`lerobot-eval` runs a trained policy on a simulation benchmark and reports success rate, reward, and (optionally) episode videos. It handles environment creation, batched rollouts, and metric aggregation automatically.
See each benchmark's documentation ([LIBERO](libero), [Meta-World](metaworld)) for benchmark-specific flags.
## How batch_size works
`batch_size` controls how many environments run in parallel within a single `VectorEnv`:
| `batch_size` | Behavior |
|---|---|
| `0` (default) | Auto-tune: `floor(cpu_cores × 0.7)`, capped by `n_episodes` and `64` |
| `1` | Single environment, synchronous. Useful for debugging |
| `N` | N environments step in parallel via `AsyncVectorEnv` |
When `batch_size > 1` and `use_async_envs=true`, each environment runs in its own subprocess via Gymnasium's `AsyncVectorEnv`. This parallelizes the simulation stepping (the main bottleneck), while the policy runs a single batched forward pass on GPU.
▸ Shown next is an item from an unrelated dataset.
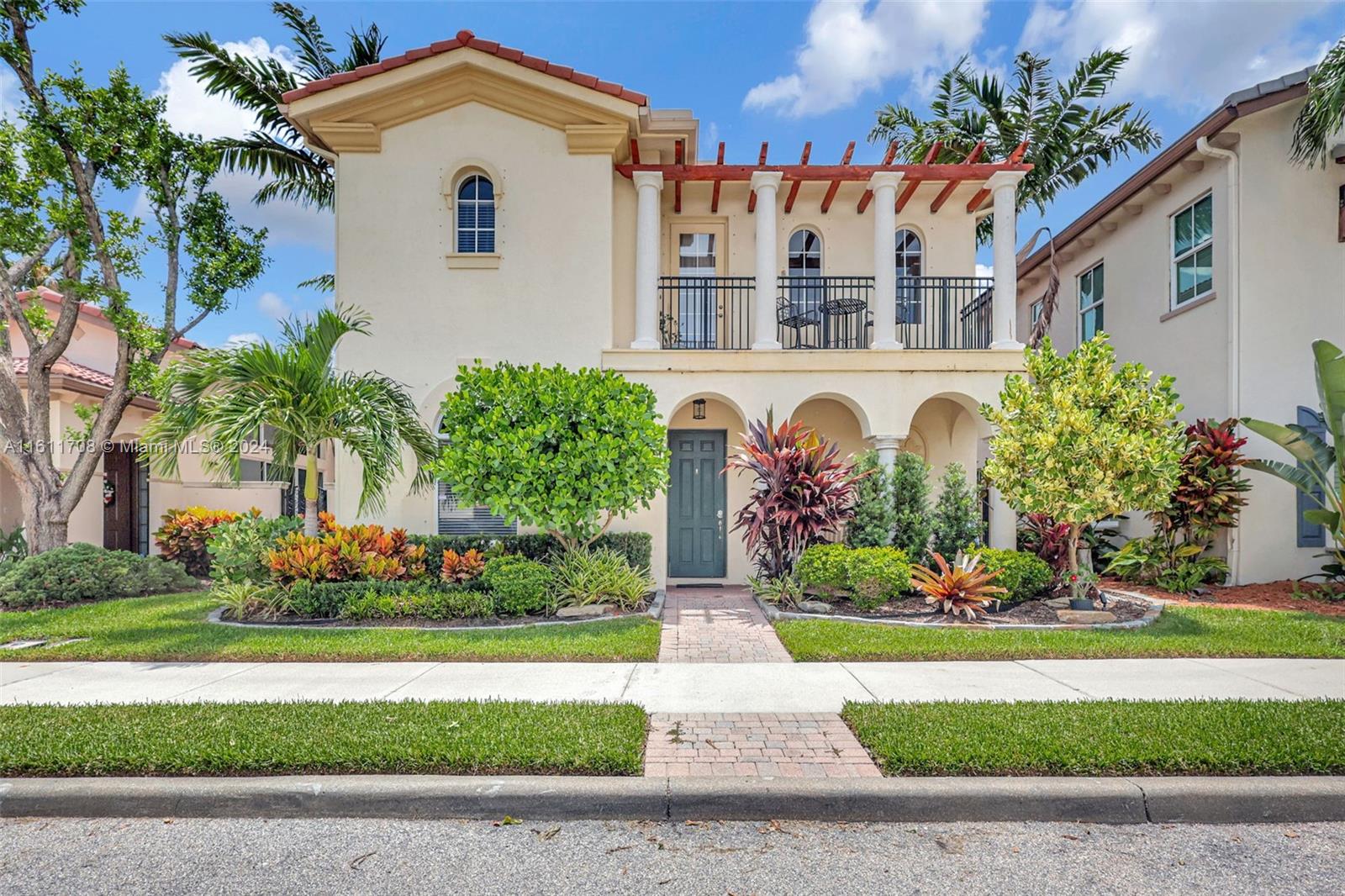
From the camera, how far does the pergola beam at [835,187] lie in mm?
10859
**Example:** On a 16-core machine with `n_episodes=100`:
- Auto batch_size = `floor(16 × 0.7)` = `11`
- 11 environments step simultaneously → ~11× faster than sequential
## Performance
### AsyncVectorEnv (default)
`AsyncVectorEnv` spawns one subprocess per environment. Each subprocess has its own simulator instance. While the policy computes actions on GPU, all environments step in parallel on CPU:
For GPU-based simulators (LIBERO, Meta-World), the environments use **lazy initialization**: the GPU/EGL context is created inside the worker subprocess on first `reset()`, not in the parent process. This avoids `EGL_BAD_CONTEXT` crashes from inheriting stale GPU handles across `fork()`.
### Lazy task loading
For multi-task benchmarks (e.g. LIBERO with 10 tasks), environments are wrapped in `_LazyAsyncVectorEnv` which defers worker creation until the task is actually evaluated. This keeps peak process count = `batch_size` instead of `n_tasks × batch_size`. After each task completes, workers are closed to free resources.